DIRECTIONS FOR THIS TASK:
Only the lines from the line containing "Is the impression" to the end of the entries should be repeated, exactly as they appear.

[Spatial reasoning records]
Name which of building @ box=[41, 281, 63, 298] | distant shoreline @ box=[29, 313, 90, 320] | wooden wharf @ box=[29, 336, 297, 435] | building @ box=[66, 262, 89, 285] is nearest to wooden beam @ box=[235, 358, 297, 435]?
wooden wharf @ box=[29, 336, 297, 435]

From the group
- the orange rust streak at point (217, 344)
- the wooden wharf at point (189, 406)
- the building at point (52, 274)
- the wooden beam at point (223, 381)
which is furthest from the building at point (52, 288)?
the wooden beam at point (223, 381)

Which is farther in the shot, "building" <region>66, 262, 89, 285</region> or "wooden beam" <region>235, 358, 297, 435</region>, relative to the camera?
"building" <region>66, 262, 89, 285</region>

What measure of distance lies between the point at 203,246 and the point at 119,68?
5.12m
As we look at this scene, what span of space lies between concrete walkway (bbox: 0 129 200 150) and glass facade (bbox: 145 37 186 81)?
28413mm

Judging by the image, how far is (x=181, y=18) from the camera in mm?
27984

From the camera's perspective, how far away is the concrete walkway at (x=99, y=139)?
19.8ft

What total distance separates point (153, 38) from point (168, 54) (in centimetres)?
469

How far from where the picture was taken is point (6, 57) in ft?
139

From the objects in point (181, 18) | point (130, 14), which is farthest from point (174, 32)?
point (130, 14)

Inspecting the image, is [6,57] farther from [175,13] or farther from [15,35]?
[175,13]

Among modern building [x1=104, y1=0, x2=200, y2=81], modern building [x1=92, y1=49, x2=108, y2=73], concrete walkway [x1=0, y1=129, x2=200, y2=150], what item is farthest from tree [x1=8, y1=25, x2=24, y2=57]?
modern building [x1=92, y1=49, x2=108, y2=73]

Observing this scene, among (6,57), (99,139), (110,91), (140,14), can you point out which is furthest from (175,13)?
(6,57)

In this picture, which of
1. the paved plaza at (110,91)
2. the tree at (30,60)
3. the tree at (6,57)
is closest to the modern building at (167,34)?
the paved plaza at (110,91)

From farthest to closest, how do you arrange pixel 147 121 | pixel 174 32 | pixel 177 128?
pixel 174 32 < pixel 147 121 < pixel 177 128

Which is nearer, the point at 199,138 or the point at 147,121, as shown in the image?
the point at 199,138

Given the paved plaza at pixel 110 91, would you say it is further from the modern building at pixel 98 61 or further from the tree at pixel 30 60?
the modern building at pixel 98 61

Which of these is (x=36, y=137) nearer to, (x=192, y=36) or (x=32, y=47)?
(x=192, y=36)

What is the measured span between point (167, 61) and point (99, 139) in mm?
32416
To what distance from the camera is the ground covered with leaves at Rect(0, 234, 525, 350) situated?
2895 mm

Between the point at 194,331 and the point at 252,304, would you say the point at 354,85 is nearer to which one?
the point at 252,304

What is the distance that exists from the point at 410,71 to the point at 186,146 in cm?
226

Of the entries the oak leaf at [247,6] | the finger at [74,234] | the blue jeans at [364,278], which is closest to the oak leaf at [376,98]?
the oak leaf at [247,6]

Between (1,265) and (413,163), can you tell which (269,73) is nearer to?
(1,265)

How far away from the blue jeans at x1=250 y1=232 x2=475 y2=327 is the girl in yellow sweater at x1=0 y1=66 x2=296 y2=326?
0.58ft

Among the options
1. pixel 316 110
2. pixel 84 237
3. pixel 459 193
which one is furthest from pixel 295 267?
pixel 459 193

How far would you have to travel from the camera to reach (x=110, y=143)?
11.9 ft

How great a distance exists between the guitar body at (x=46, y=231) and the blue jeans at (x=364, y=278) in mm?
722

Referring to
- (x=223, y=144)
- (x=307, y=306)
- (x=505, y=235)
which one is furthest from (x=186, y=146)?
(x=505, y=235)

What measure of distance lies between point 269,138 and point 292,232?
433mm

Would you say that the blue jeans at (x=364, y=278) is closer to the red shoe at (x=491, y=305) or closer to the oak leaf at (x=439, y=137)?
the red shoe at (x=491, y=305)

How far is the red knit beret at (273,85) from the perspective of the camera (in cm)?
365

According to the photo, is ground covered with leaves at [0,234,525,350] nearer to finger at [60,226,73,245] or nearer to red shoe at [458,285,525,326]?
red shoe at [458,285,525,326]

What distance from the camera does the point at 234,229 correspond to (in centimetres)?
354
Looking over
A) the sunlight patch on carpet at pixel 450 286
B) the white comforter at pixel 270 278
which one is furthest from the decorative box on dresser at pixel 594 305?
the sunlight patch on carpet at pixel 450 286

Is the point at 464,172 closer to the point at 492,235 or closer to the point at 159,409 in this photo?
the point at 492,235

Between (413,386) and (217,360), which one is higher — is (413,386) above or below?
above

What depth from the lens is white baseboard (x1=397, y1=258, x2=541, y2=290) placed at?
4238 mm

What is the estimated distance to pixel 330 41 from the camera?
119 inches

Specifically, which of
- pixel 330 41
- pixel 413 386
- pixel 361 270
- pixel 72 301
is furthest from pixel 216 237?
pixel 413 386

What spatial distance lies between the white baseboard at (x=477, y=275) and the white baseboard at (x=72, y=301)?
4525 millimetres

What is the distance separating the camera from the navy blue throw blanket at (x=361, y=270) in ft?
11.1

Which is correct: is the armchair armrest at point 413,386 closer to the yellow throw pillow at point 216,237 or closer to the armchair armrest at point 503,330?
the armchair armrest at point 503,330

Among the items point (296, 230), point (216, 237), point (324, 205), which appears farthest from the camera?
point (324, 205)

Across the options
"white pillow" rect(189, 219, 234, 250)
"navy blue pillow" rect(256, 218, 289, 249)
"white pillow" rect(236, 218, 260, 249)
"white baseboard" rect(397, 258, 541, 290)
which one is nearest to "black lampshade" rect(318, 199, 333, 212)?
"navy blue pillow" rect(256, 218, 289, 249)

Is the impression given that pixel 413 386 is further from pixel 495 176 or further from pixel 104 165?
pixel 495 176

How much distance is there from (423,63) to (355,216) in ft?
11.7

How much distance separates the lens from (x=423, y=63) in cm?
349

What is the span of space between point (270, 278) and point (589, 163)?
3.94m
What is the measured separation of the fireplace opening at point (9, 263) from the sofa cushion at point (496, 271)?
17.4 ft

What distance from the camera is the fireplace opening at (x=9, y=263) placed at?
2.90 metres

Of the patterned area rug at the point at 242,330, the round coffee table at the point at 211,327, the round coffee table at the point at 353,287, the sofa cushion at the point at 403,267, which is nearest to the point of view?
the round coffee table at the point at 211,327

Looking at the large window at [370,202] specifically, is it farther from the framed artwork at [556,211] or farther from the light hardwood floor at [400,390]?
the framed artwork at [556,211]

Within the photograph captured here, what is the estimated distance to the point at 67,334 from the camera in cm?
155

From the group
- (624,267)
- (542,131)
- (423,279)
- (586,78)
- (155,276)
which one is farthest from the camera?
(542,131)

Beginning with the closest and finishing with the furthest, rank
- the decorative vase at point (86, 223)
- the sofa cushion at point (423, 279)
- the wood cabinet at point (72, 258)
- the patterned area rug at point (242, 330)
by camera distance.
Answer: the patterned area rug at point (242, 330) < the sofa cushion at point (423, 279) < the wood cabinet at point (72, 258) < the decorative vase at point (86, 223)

OUTPUT FOR THIS TASK:
Is the impression given that pixel 413 386 is further from pixel 495 176 or further from pixel 104 165?
pixel 495 176

How much distance is there from (423,63) to (355,216) in ft?
11.7

How much distance separates the lens from (x=423, y=63) in cm?
349

What is the span of space between point (270, 278) and point (589, 163)?
3.94m
What is the measured separation of the fireplace opening at point (9, 263) from the sofa cushion at point (496, 271)?
17.4 ft

What distance from the camera is the fireplace opening at (x=9, y=263) placed at?
2.90 metres

Of the patterned area rug at the point at 242,330, the round coffee table at the point at 211,327, the round coffee table at the point at 353,287, the sofa cushion at the point at 403,267, which is nearest to the point of view?
the round coffee table at the point at 211,327

Looking at the large window at [370,202] specifically, is it farther from the framed artwork at [556,211] or farther from the light hardwood floor at [400,390]?
the framed artwork at [556,211]

Within the photograph captured here, what is the estimated distance to the point at 67,334 from the camera in cm?
155

From the group
- (624,267)
- (542,131)
- (423,279)
- (586,78)
- (155,276)
which one is farthest from the camera?
(542,131)

Beginning with the closest and finishing with the furthest, rank
- the decorative vase at point (86, 223)
- the sofa cushion at point (423, 279)
- the wood cabinet at point (72, 258)
- the patterned area rug at point (242, 330)
by camera distance.
Answer: the patterned area rug at point (242, 330) < the sofa cushion at point (423, 279) < the wood cabinet at point (72, 258) < the decorative vase at point (86, 223)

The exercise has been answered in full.